◆ **SUPPLIED PASSAGE**
The discussion of 5G systems and frequency bands associated therewith is for reference as certain embodiments of the present disclosure may be implemented in 5G systems. However, the present disclosure is not limited to 5G systems, or the frequency bands associated therewith, and embodiments of the present disclosure may be utilized in connection with any frequency band. For example, aspects of the present disclosure may also be applied to deployment of 5G communication systems, 6G or even later releases which may use terahertz (THz) bands.

FIGS. 1-4 below describe various embodiments implemented in wireless communications systems and with the use of orthogonal frequency division multiplexing (OFDM) or orthogonal frequency division multiple access (OFDMA) communication techniques. The descriptions of FIGS. 1-4 are not meant to imply physical or architectural limitations to the manner in which different embodiments may be implemented. Different embodiments of the present disclosure may be implemented in any suitably arranged communications system.

FIG. 1 illustrates an example wireless network according to embodiments of the present disclosure. The embodiment of the wireless network shown in FIG. 1 is for illustration only. Other embodiments of the wireless network 100 could be used without departing from the scope of this disclosure.

◆ **EXCERPTED DATA**
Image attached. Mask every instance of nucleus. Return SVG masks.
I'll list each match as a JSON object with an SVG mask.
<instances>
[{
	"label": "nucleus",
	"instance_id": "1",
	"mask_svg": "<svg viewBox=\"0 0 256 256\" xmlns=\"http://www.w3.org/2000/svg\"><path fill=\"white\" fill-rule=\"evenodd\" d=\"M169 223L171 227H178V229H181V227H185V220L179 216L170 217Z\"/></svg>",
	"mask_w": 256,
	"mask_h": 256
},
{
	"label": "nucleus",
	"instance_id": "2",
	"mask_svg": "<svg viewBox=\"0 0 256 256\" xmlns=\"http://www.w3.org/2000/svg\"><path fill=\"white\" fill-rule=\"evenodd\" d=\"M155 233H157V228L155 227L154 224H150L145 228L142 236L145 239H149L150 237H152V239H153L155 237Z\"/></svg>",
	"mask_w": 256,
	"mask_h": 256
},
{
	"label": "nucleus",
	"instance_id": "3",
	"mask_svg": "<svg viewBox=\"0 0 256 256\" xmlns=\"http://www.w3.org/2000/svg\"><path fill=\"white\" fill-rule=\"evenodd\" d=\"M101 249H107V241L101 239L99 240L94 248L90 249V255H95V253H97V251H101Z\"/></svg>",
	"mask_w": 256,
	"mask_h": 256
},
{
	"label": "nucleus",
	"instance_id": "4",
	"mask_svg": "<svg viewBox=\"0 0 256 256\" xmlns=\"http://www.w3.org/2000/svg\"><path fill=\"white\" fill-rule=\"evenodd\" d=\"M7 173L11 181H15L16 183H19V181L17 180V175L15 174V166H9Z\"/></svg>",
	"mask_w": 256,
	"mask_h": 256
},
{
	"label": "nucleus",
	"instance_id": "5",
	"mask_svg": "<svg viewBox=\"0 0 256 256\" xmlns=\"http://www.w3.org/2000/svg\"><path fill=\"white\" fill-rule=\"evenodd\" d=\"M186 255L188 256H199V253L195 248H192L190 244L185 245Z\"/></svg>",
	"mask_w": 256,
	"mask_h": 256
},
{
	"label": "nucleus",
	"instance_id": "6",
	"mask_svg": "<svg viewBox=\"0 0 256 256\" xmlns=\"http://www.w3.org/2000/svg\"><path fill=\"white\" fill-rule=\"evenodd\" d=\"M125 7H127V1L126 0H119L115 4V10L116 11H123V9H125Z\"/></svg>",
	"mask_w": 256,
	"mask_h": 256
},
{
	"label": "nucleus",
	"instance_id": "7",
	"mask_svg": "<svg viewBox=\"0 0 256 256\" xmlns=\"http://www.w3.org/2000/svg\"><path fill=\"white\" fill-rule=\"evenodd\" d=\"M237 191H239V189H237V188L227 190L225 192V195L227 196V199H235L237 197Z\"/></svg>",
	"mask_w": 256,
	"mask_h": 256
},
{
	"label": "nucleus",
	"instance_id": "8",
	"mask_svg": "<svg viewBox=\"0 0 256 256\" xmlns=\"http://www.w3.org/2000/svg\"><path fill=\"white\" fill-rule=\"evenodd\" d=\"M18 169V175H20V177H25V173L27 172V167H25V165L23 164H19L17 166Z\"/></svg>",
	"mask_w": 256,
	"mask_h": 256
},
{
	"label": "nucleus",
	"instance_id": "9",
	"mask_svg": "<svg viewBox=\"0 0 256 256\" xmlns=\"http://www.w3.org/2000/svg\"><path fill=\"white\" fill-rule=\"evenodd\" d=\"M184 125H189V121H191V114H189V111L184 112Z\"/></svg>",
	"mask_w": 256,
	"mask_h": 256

◆ **EXERCISE INSTRUCTIONS**
Please copy out the wireless network passage above word for word, in full.

◆ **EXPECTED ANSWER**
The discussion of 5G systems and frequency bands associated therewith is for reference as certain embodiments of the present disclosure may be implemented in 5G systems. However, the present disclosure is not limited to 5G systems, or the frequency bands associated therewith, and embodiments of the present disclosure may be utilized in connection with any frequency band. For example, aspects of the present disclosure may also be applied to deployment of 5G communication systems, 6G or even later releases which may use terahertz (THz) bands.

FIGS. 1-4 below describe various embodiments implemented in wireless communications systems and with the use of orthogonal frequency division multiplexing (OFDM) or orthogonal frequency division multiple access (OFDMA) communication techniques. The descriptions of FIGS. 1-4 are not meant to imply physical or architectural limitations to the manner in which different embodiments may be implemented. Different embodiments of the present disclosure may be implemented in any suitably arranged communications system.

FIG. 1 illustrates an example wireless network according to embodiments of the present disclosure. The embodiment of the wireless network shown in FIG. 1 is for illustration only. Other embodiments of the wireless network 100 could be used without departing from the scope of this disclosure.